- _Work order 1_: Quote the People's Pub Partnership text word for word, starting with "August 2011" and going on through "in their pubs.".
- _Work order 2_: Write what comes next in the People's Pub Partnership text, picking up after its final sentence.

- _Text for analysis_:
:::::

This is my LinkedIN explanation of PPP

August 2011

Working on The People’s Pub Partnership; putting pubs at the heart of their communities. A radically different pub company from the norm, with a constitution like the John Lewis Partnership's.

PPP is a vibrant, genuinely sustainable and profitable SME designed to provide stable careers and rewards for workers, with reliable returns for investors. Consumers will be given the opportunity to take part ownership in their pubs.

PPP will serve great value, high quality products and ambiance to everyone and increase the social capital of the communities it serves. The pubs will vitally engage with customers and be proactive social hubs.

Each pub will be refurbished to the highest practicable low environmental impact standards using sensitive processes and low carbon technologies to make highly energy efficient buildings. Recycled, reuse and responsibly sourced materials will be used throughout their development.

:::::

- _Information provided_:
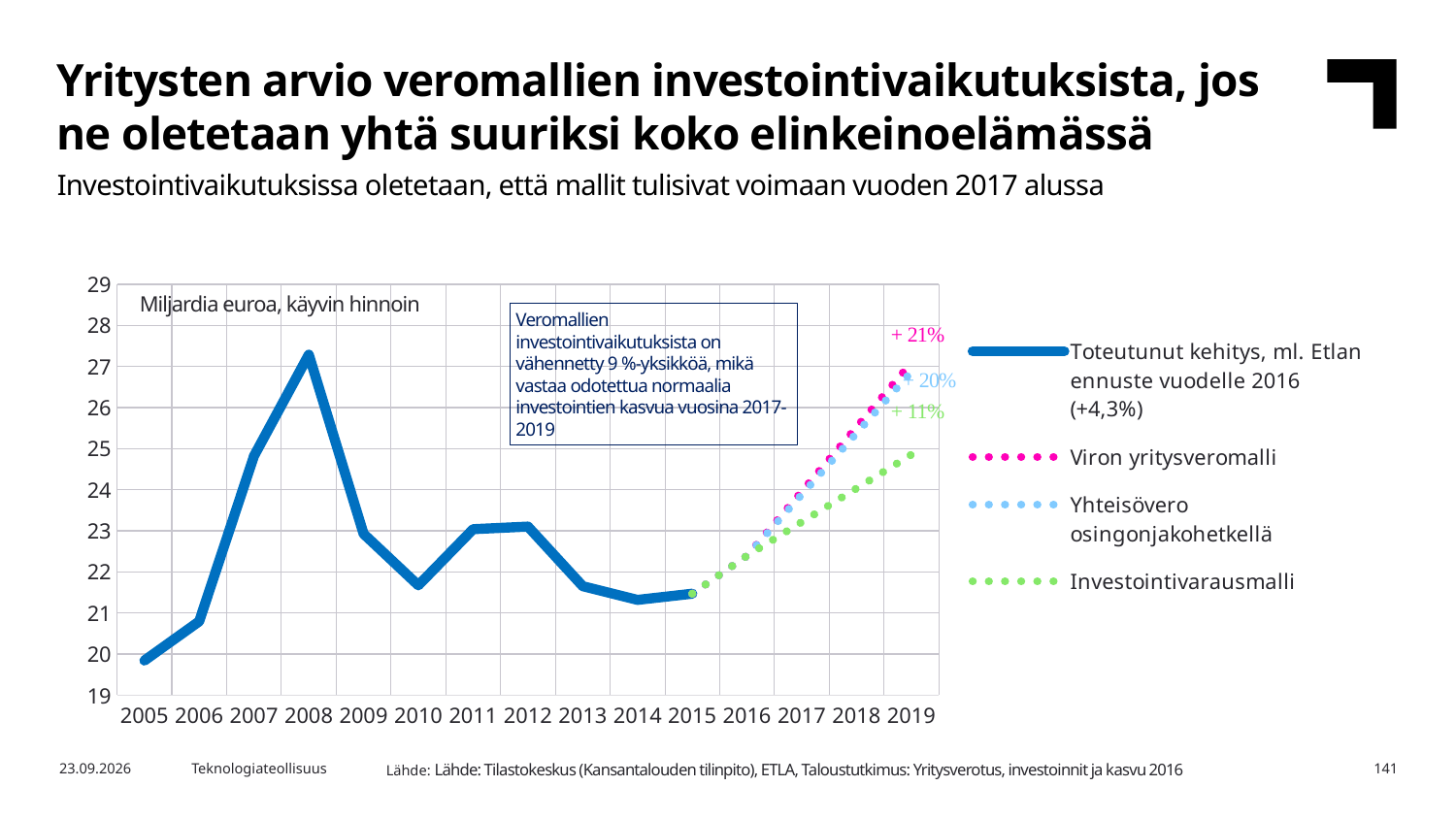
Do the values of the Toteutunut kehitys line rise or fall from 2008 to 2010? fall What kind of chart is shown on the slide? line chart What percentage label is shown at the end of the Investointivarausmalli series in 2019? + 11% Is the value for 2014 on the Toteutunut kehitys line greater or less than 22? less In which year does the Toteutunut kehitys line reach its highest value? 2008 How many years are shown on the x axis? 15 What unit label is printed inside the chart area? Miljardia euroa, käyvin hinnoin Which year has the larger value on the Toteutunut kehitys line, 2007 or 2009? 2007 What percentage label is shown at the end of the Viron yritysveromalli series in 2019? + 21% How many series does the legend list? 4 Is the value for 2008 on the Toteutunut kehitys line greater or less than 26? greater In which year does the Toteutunut kehitys line have its lowest value? 2005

:::::

- _Answer 1_:
August 2011

Working on The People’s Pub Partnership; putting pubs at the heart of their communities. A radically different pub company from the norm, with a constitution like the John Lewis Partnership's.

PPP is a vibrant, genuinely sustainable and profitable SME designed to provide stable careers and rewards for workers, with reliable returns for investors. Consumers will be given the opportunity to take part ownership in their pubs.

- _Answer 2_:
Environmental and ethical responsibility will permeate the operation through serving fine, regionally brewed craft beers and ciders to complement excellent food made in house from natural supplies. Staff will be well trained, professional and knowledgeable. The pubs will hold events that match the needs of their audience, from art shows to quizzes, from darts to book clubs, and provide services such as cd and domestic battery recycling, mail drop off, free wifi and computer access for people who cannot access the internet... this is called tackling digital exclusion

PPP will put pubs where they should be - right at the heart of their communities.

Capital will be from a mix of sources, from direct investment by institutions and high net worth individuals concerned with the state of the pub sector and to crowd funding on a large scale which will enable thousands of people to invest in bonds at amounts from £100 to £1million with varying returns based on levels of commitment.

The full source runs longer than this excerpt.